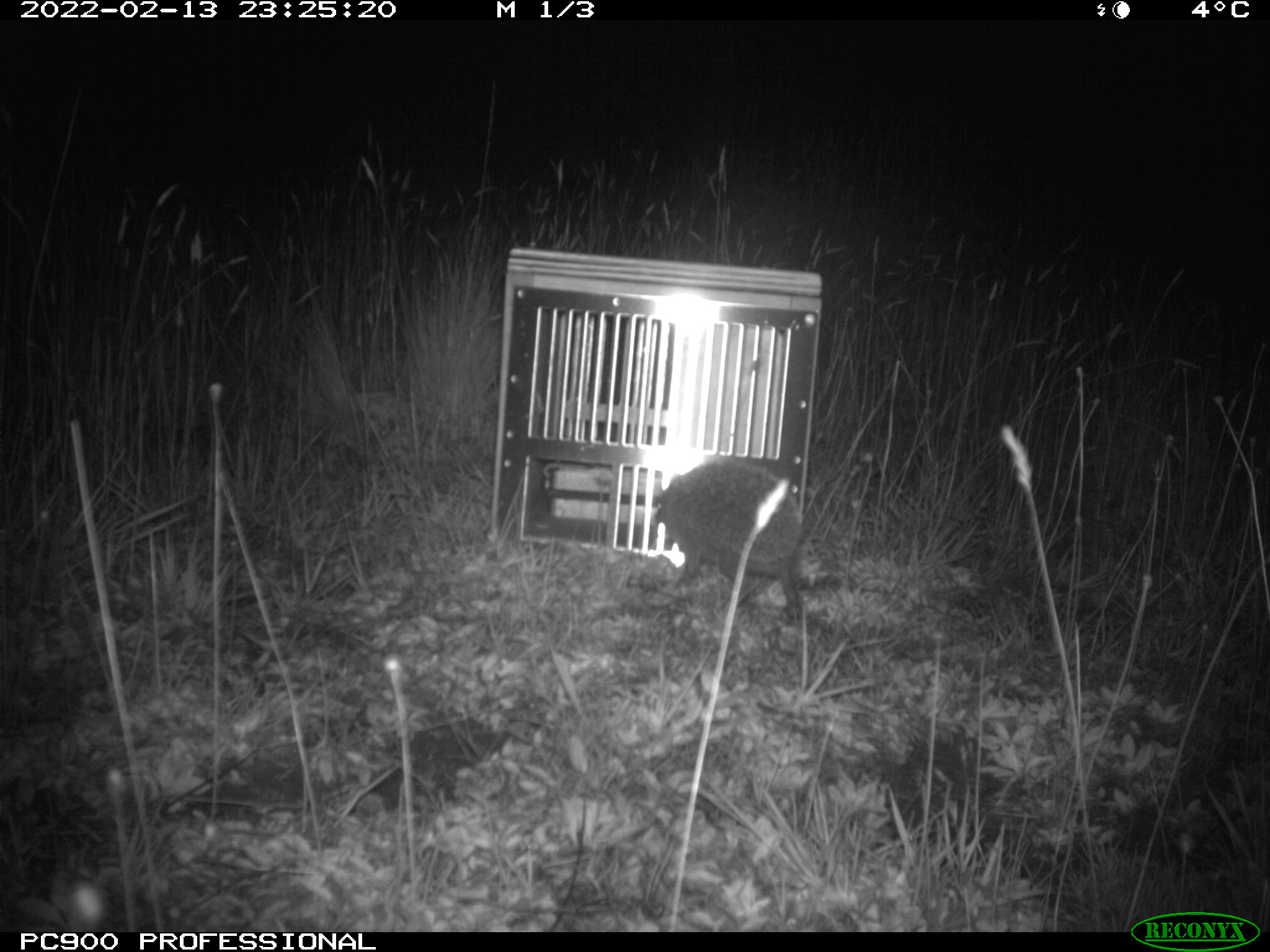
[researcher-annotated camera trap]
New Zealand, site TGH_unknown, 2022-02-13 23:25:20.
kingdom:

****

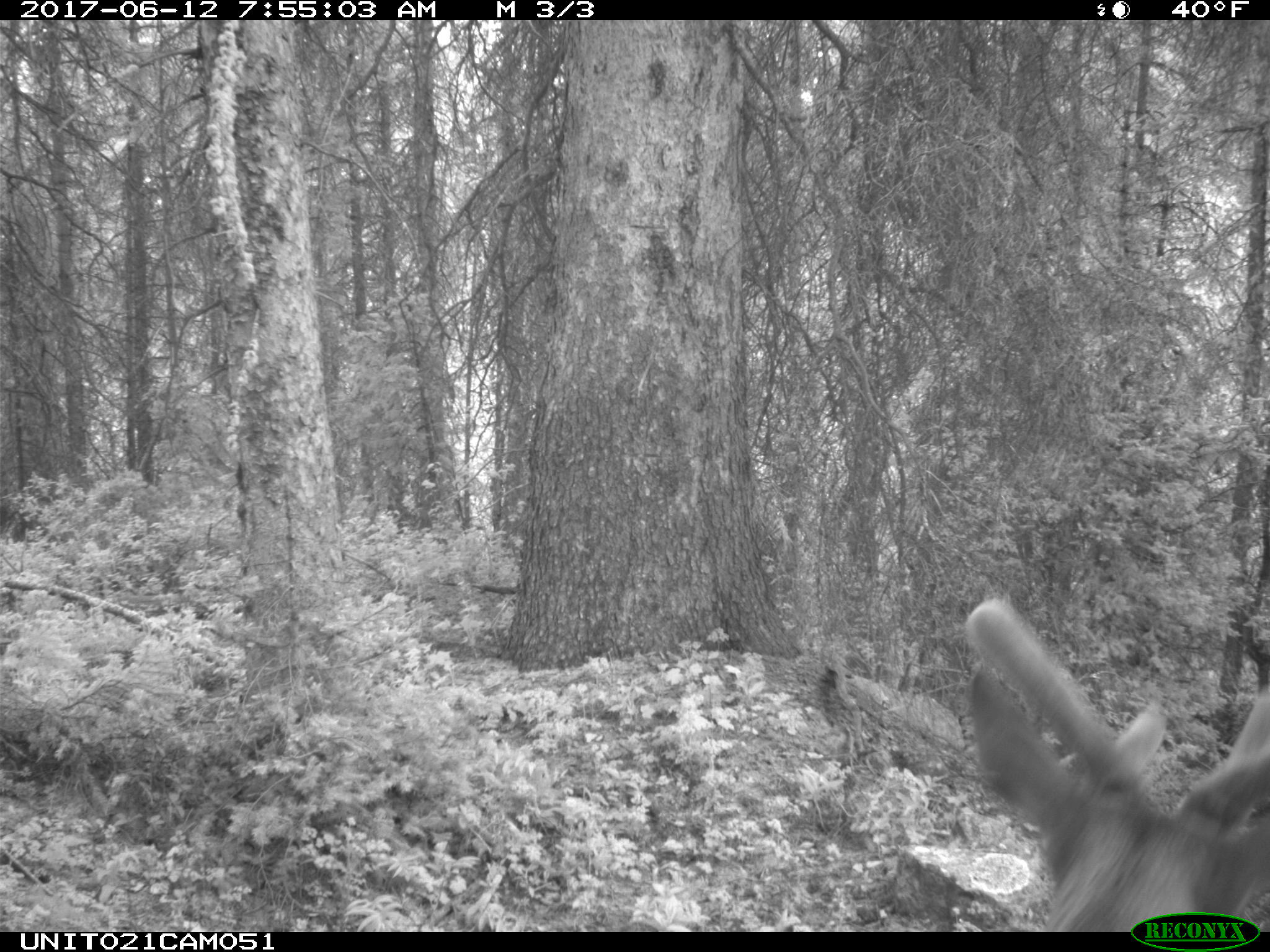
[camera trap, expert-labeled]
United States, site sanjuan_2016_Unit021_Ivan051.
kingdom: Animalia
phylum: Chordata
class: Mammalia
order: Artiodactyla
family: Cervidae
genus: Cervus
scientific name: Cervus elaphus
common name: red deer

****

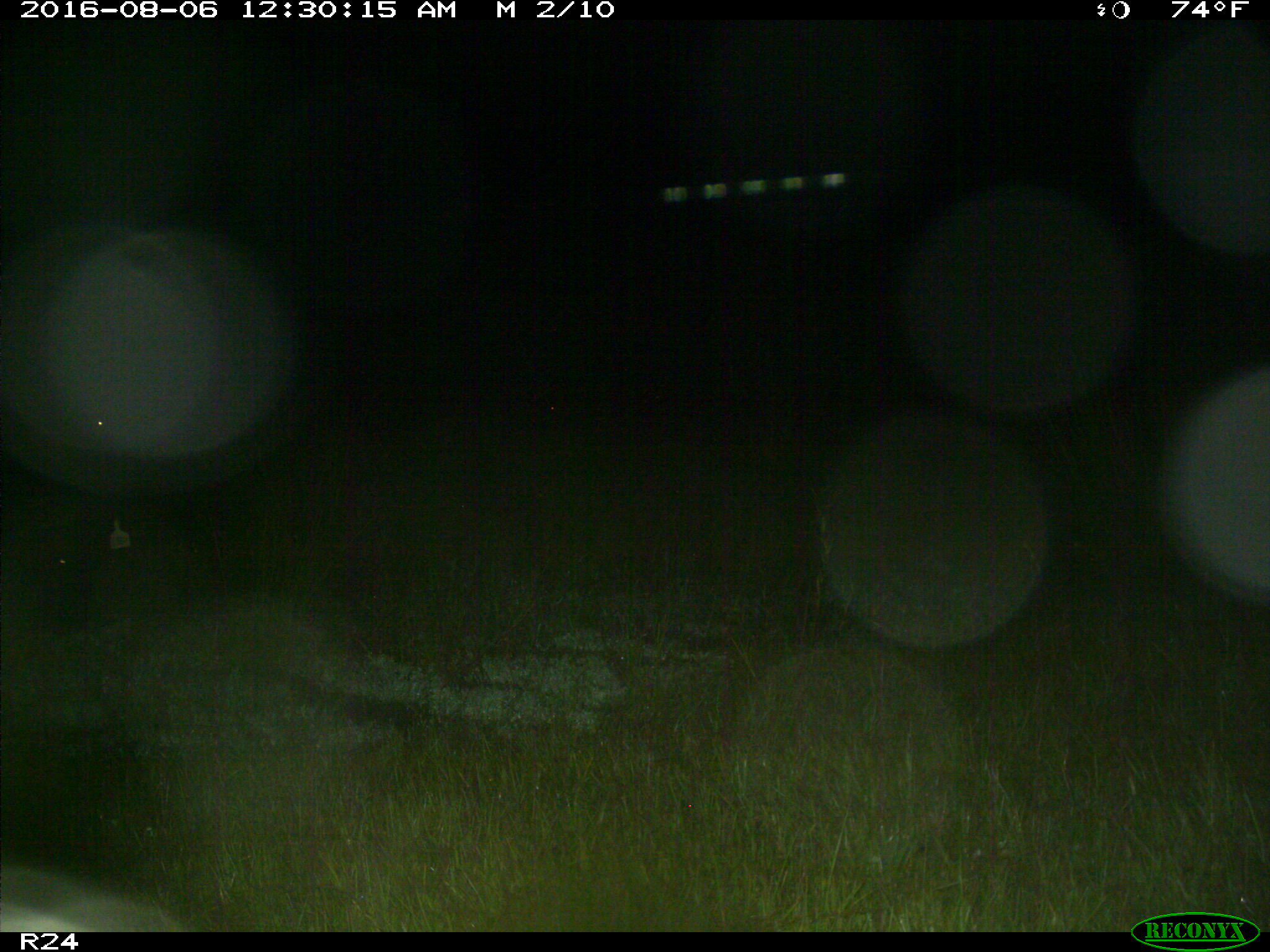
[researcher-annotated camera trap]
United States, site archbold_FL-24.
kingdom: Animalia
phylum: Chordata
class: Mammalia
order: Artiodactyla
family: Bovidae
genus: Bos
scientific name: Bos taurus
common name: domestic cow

****

**WHAT IS EXPECTED:**
Beginning at the line above that contains "United States, site sanjuan_2016_Unit021_Ivan051.", return each line exactly through the line that contains "common name: red deer", and no others.

**RESPONSE FOR THIS EXERCISE:**
United States, site sanjuan_2016_Unit021_Ivan051.
kingdom: Animalia
phylum: Chordata
class: Mammalia
order: Artiodactyla
family: Cervidae
genus: Cervus
scientific name: Cervus elaphus
common name: red deer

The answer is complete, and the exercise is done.